§ TASK
Can you return, word for word, the lines of the entries from their start through the line containing "In the scene", inclusive?

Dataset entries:

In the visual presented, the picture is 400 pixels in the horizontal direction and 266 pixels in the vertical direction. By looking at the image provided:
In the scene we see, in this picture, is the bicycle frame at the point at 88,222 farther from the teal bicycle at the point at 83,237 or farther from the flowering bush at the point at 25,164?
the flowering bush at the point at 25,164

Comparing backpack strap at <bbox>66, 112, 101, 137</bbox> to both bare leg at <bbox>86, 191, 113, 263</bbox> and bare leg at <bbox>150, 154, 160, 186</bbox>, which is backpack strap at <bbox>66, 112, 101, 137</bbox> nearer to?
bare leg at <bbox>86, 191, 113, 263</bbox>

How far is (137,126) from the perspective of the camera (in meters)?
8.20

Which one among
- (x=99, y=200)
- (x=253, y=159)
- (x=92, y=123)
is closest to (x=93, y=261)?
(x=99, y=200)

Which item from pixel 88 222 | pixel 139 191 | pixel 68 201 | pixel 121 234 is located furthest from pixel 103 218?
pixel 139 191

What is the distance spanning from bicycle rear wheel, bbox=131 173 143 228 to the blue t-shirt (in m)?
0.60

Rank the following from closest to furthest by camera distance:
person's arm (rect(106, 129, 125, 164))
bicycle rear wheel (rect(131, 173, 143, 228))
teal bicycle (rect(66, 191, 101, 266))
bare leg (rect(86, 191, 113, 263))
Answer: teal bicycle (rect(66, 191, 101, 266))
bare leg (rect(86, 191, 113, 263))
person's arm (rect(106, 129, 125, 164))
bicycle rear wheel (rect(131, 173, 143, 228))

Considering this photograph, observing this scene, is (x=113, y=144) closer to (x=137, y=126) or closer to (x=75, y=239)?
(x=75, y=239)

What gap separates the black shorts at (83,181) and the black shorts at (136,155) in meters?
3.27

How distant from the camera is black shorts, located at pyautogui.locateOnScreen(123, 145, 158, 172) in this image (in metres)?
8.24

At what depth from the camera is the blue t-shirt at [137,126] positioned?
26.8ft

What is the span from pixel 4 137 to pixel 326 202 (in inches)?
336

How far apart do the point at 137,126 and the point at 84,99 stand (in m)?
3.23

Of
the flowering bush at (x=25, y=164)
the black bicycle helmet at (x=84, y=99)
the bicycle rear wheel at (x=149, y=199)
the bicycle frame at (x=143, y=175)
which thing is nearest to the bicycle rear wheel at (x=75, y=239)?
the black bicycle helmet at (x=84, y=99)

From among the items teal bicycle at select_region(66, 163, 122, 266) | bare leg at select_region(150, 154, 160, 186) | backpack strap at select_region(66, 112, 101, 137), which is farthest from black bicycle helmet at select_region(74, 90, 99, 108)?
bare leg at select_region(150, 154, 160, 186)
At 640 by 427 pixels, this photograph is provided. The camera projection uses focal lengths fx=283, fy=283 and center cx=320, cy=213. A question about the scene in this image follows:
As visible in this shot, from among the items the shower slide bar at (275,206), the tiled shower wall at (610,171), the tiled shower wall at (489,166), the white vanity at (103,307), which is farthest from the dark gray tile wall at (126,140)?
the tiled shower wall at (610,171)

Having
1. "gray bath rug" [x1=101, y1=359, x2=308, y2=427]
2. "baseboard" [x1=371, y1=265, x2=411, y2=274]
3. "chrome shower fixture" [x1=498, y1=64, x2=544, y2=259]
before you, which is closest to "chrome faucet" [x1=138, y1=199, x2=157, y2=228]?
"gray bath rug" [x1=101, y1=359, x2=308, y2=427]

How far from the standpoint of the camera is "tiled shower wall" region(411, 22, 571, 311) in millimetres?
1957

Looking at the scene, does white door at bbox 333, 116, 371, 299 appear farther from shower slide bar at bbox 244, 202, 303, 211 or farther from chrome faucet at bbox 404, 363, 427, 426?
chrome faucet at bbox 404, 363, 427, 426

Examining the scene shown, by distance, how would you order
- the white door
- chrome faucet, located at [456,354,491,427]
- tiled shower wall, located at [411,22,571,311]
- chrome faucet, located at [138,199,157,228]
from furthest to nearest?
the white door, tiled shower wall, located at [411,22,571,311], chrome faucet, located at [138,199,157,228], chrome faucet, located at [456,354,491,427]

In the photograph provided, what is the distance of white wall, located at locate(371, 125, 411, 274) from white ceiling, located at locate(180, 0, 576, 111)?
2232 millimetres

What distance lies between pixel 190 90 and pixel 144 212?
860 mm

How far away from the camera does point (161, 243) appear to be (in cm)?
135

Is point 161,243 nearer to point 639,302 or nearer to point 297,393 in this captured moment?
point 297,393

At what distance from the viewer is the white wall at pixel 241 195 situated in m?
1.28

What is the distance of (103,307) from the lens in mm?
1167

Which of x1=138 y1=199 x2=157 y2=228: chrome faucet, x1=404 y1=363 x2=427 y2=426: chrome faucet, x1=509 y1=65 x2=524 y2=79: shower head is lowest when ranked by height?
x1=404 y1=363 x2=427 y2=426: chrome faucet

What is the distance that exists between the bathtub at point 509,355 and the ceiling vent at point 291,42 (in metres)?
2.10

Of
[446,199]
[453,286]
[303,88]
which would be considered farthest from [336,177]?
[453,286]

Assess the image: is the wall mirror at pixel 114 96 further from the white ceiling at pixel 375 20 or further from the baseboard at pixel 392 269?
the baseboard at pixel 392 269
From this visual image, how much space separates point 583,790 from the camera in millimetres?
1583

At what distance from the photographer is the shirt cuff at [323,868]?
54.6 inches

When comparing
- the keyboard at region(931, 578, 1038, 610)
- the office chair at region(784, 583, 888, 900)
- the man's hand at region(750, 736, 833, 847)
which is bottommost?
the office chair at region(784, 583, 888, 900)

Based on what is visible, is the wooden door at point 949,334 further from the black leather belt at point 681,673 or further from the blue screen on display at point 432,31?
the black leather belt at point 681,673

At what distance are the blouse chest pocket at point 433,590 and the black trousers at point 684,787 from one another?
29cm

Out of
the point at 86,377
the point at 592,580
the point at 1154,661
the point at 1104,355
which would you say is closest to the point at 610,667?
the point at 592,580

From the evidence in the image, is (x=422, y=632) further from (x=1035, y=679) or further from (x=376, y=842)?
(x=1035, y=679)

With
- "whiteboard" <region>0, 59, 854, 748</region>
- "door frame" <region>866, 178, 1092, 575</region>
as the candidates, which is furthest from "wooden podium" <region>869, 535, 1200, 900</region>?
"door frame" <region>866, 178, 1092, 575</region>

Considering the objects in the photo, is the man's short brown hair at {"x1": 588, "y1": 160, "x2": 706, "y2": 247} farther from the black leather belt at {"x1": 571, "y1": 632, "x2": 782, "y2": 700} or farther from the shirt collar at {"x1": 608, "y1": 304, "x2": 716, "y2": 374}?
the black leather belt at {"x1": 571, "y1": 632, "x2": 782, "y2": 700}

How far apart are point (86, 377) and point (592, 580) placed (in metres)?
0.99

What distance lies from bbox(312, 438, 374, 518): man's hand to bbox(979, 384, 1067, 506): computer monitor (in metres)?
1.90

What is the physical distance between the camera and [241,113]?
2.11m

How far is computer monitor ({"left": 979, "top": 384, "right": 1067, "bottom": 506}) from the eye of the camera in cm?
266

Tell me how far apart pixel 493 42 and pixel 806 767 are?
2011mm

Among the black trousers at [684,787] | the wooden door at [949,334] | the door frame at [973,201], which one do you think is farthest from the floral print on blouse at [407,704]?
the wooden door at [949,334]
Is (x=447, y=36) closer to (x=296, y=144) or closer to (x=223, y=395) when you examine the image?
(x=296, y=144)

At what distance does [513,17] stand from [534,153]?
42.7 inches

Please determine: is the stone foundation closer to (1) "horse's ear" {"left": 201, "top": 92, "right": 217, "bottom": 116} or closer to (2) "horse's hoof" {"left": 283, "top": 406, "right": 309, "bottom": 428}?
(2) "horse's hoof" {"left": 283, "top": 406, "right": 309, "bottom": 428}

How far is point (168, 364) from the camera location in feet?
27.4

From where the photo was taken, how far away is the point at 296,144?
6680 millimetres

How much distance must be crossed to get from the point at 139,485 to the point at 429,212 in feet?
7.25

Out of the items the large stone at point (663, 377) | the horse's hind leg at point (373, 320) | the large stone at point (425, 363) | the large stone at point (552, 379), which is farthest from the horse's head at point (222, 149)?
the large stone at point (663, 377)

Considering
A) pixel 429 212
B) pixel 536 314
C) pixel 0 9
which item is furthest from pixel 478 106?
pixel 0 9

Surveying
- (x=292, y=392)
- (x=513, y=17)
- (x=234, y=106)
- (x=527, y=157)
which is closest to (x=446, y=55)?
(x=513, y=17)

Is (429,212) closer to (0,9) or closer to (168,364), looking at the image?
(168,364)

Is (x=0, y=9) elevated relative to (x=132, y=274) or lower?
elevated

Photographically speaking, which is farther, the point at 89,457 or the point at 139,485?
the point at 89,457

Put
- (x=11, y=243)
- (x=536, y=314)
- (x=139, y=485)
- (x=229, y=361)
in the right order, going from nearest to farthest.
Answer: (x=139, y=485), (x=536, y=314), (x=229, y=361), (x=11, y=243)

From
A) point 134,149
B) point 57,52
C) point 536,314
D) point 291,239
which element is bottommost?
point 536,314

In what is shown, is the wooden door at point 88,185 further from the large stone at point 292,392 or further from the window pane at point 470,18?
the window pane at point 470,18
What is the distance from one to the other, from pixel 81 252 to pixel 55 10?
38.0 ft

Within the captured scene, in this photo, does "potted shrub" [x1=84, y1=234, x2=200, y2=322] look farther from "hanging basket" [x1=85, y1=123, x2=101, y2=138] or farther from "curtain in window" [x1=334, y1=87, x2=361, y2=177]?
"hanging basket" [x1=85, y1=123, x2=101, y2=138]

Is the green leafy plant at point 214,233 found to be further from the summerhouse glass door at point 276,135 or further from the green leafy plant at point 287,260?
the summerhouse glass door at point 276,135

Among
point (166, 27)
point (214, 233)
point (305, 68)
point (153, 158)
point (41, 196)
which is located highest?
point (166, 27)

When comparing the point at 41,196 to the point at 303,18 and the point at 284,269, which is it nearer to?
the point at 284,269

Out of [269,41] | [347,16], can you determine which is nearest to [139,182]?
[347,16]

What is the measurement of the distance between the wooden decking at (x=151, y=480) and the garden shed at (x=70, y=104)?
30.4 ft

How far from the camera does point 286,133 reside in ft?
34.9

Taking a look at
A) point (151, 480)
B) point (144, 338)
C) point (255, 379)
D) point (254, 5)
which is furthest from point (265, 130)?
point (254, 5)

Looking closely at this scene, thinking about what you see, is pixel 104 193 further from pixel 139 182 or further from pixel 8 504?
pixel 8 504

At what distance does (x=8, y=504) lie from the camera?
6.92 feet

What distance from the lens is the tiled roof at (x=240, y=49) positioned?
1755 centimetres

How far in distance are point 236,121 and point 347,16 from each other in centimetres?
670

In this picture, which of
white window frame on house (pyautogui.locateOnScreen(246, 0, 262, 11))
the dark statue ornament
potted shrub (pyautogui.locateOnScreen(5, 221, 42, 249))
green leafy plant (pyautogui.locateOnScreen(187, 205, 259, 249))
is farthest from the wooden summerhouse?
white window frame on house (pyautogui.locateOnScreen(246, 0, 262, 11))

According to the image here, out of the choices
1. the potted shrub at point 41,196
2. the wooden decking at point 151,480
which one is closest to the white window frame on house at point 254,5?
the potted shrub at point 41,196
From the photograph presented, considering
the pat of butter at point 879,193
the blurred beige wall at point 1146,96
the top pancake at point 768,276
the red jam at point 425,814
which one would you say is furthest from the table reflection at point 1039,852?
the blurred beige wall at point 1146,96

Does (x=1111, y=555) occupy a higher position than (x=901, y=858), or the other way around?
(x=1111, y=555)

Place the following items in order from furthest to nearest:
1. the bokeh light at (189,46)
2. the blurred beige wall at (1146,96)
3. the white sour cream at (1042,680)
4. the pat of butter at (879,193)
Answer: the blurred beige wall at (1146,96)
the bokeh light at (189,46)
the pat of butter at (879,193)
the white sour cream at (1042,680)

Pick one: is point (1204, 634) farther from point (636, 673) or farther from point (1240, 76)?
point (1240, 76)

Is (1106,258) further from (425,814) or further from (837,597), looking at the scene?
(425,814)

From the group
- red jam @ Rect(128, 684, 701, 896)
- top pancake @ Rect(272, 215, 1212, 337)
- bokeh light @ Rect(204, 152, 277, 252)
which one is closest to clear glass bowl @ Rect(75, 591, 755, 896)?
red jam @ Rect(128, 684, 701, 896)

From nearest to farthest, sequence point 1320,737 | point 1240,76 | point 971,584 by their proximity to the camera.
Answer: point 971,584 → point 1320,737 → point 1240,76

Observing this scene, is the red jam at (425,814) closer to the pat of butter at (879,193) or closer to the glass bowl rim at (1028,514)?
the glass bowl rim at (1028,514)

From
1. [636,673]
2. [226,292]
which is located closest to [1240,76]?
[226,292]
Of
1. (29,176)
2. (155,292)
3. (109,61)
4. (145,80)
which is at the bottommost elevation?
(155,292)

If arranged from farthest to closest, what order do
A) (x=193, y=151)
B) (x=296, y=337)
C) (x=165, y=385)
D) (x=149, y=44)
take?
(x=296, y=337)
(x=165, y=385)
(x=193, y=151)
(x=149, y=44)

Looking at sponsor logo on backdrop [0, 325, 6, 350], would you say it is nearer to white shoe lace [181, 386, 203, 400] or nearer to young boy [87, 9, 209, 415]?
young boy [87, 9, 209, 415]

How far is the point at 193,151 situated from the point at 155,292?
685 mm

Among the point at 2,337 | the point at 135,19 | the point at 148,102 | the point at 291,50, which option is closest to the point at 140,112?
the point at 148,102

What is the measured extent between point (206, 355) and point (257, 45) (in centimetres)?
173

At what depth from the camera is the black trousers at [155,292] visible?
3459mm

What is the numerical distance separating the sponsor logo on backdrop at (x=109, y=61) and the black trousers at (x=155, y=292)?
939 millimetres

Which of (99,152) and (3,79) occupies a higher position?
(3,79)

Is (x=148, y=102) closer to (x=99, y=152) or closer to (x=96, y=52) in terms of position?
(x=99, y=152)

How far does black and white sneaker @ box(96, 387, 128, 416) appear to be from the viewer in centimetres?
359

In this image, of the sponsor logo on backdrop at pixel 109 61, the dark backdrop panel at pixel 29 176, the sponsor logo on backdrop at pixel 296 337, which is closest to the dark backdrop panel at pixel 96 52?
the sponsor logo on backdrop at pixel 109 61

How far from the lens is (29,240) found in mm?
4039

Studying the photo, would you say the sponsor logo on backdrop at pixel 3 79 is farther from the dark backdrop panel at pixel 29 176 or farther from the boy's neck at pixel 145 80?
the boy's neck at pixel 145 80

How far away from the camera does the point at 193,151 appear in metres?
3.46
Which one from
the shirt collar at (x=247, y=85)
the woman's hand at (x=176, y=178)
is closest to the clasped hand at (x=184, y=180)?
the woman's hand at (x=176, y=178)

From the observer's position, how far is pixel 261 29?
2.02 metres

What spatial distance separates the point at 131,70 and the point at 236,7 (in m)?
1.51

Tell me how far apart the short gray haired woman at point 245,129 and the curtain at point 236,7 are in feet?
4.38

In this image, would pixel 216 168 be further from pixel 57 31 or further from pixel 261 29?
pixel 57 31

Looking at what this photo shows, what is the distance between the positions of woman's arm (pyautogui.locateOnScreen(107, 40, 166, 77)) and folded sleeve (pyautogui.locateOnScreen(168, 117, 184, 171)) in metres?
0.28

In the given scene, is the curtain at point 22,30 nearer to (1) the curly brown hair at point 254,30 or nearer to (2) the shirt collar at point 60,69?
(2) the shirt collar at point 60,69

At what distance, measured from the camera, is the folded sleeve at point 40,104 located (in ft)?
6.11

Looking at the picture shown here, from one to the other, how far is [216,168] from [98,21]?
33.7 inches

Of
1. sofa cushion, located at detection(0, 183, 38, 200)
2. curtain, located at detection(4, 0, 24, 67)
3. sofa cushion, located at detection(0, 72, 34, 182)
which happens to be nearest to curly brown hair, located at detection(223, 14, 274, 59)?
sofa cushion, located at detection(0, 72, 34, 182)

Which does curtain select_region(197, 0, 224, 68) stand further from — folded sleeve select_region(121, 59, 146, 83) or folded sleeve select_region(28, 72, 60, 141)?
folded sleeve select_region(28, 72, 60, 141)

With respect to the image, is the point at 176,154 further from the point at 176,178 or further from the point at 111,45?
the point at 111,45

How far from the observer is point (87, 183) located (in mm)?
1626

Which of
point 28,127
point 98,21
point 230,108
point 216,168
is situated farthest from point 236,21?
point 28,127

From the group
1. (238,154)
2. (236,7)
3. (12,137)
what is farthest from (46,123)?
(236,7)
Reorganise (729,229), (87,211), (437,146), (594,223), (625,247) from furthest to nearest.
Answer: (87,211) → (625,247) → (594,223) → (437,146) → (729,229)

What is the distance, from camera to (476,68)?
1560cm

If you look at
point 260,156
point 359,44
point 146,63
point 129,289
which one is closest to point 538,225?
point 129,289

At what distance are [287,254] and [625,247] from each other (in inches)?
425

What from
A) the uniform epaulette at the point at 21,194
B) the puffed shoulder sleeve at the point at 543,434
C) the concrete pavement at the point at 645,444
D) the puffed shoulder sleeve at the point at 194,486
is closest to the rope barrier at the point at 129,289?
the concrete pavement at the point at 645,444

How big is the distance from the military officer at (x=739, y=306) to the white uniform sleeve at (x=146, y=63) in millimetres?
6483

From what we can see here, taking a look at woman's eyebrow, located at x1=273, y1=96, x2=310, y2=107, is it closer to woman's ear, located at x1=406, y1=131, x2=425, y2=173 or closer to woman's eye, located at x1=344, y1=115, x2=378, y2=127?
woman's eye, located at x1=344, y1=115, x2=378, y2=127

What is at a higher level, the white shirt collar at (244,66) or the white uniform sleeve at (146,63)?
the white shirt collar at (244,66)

§ TASK RESPONSE
In the visual presented, the picture is 400 pixels in the horizontal direction and 266 pixels in the vertical direction. By looking at the image provided:
In the scene we see, in this picture, is the bicycle frame at the point at 88,222 farther from the teal bicycle at the point at 83,237 or farther from the flowering bush at the point at 25,164?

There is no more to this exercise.